Zari is running as an independent candidate from the Bajaur district of Pakistan's Federally Administered Tribal Areas, situated along the Afghan border west of Khyber Pakhtunkhwa province and the Swat Valley -- a Taliban stronghold rife with violence. The Taliban have threatened candidates with death, although Zari told UPI Next she has not received any threats.
She is running against 24 male candidates, including a local landlord member of the socially conservative and Islamist Jamaat-e-Islam.
"Although I am uneducated, I thought I should do something for the people, especially the women of my area," she said by cell phone.
The situation in her area "is not as bad as it is portrayed in the media," she said, adding that women veil their faces and cover themselves so strangers cannot see them, "but they also get an education." She spoke in Pashto, while her sister-in-law, who has a master's degree in physics, translated.
Zari said her religious duty is to promote health and education in her community, and that women of her area are willing to vote for her.
"Many got their national identity cards made so they could vote," she said.
She also has male support, she said.
"Men of my family and village, Arang in Bajaur Agency, have applauded my decision and are supporting me. Mohammad Sultan, my husband, is the principal of the school in Bajaur is also helping me campaign, which we are doing door-to-door. He and my brother-in-law, who is a doctor, also campaign for me by talking to the people they meet during their profession."
She said no party offered her an election slot and that she does not want to be part of a party.
"My manifesto is to work to improve the situation of education and health in my area," Zari said. She wants to help provide employment for orphans and widows by establishing centers where they can learn marketable skills.
Pakistani law reserves 60 National Assembly seats for women. Of the 4,671 candidates running for seats, 161 are female. At the provincial assembly level, 355 of the roughly 11,000 candidates are women. Almost 50 percent of the country's voters are women.

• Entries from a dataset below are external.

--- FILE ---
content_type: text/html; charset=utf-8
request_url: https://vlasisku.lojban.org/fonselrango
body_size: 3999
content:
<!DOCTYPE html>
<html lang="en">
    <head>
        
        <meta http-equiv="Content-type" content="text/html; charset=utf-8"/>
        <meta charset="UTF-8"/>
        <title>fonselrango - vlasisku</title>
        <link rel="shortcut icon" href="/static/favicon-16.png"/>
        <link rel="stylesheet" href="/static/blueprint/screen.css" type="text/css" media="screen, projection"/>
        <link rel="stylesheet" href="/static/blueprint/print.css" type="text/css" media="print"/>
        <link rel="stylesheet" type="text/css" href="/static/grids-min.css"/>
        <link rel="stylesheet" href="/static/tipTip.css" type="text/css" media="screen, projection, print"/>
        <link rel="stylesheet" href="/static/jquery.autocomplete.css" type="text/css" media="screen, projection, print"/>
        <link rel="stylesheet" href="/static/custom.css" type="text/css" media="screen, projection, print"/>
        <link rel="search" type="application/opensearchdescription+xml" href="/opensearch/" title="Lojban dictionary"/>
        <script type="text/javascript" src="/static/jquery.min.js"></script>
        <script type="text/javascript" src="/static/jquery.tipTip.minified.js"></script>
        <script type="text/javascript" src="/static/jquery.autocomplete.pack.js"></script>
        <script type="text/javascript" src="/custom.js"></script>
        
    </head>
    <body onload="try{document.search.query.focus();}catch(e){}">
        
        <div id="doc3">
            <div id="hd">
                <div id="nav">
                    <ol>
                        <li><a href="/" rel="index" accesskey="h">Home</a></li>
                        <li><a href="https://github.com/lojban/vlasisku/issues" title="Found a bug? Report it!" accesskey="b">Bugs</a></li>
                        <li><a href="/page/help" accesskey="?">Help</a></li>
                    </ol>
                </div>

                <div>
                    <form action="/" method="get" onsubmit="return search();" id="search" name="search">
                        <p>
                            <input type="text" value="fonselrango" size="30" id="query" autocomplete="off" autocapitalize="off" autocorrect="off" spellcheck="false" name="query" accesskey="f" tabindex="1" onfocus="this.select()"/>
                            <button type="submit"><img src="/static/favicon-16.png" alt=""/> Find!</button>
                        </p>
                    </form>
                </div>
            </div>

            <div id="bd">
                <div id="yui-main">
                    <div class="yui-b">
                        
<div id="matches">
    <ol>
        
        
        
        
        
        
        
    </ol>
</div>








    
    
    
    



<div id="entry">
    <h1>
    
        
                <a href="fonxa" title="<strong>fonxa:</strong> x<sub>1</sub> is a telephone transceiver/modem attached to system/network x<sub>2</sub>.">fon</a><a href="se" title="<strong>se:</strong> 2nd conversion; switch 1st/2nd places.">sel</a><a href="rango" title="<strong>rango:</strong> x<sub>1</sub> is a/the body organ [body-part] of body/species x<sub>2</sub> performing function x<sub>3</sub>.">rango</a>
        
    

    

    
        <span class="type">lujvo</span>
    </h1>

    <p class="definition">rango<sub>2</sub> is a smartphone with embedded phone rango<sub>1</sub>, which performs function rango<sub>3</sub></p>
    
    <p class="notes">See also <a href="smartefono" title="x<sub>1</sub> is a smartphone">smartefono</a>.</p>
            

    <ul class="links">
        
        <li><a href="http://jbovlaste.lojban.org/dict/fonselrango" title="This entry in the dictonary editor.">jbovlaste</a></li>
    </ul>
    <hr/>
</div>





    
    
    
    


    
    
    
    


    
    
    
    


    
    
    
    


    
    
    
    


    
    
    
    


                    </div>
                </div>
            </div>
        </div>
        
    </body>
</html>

"The large ratio of female votes can turn an election," former Election Commission officer Shoaib Ashraf, a lawyer, told UPI Next. "Males have become aware of the importance of the female vote and therefore those who had forbidden their females from voting in the past have allowed them to not only vote but contest these elections."

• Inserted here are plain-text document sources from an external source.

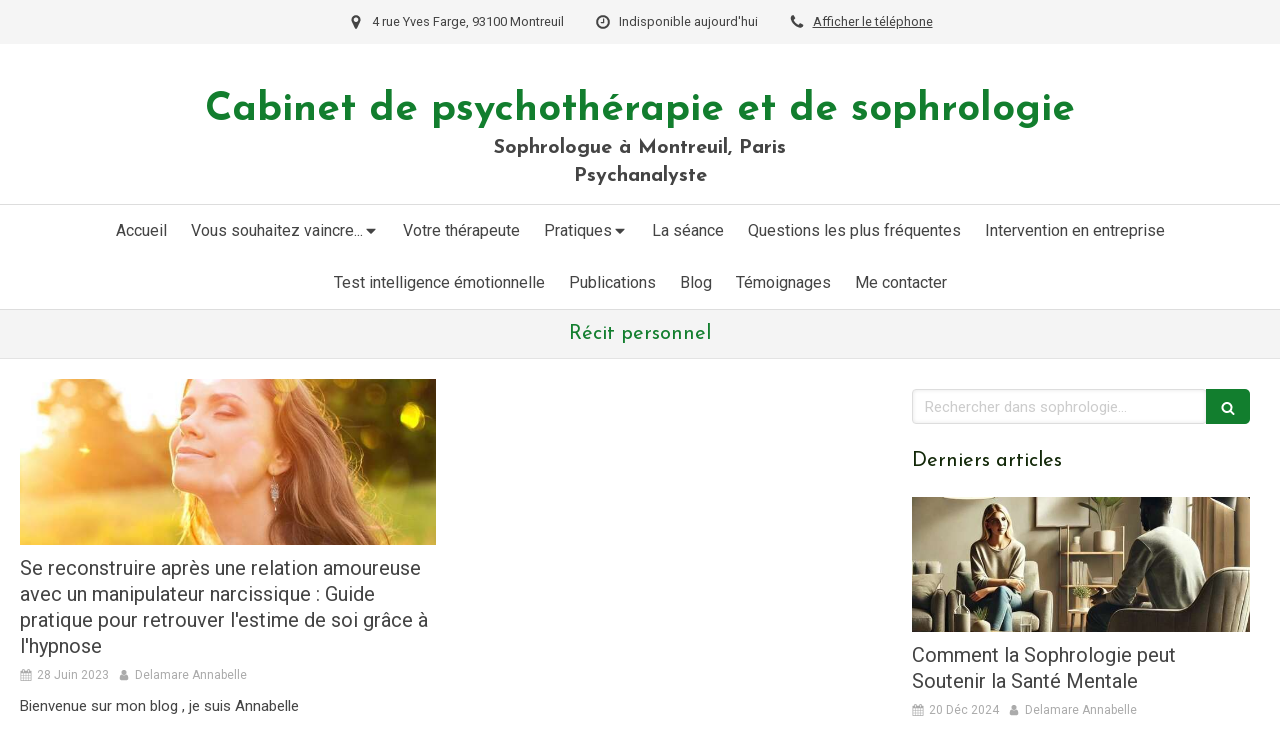

--- FILE ---
content_type: text/css
request_url: https://www.sophrologie07et26.fr/styles/pages/1287407/1712684021/containers-specific-styles.css
body_size: -27
content:
.container_9265171_inner{position:relative}.container_9265171_inner:before{content:"";position:absolute;top:0;bottom:0;left:0;right:0;opacity:1.0}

The emergence of female candidates in terrorism-prone tribal areas such as Bajaur is an "unprecedented welcome step," Human Rights Minister Anis Haroon said.
"This will empower the women of these areas," Haroon told UPI Next.
"Even though they will not win, this symbolic process reveals that a change has come in the mindset of the society which will pave a path for more changes regarding women in the future," he said.
Haroon said the process "no doubt has male support," calling it "a great political statement."
"We will probably be seeing a greater female voter turnout in the May 11 elections as compared to no females voting as in the past," he said.
"There is hope," he said, "that this change will allow women to resolve issues faced by women in these areas."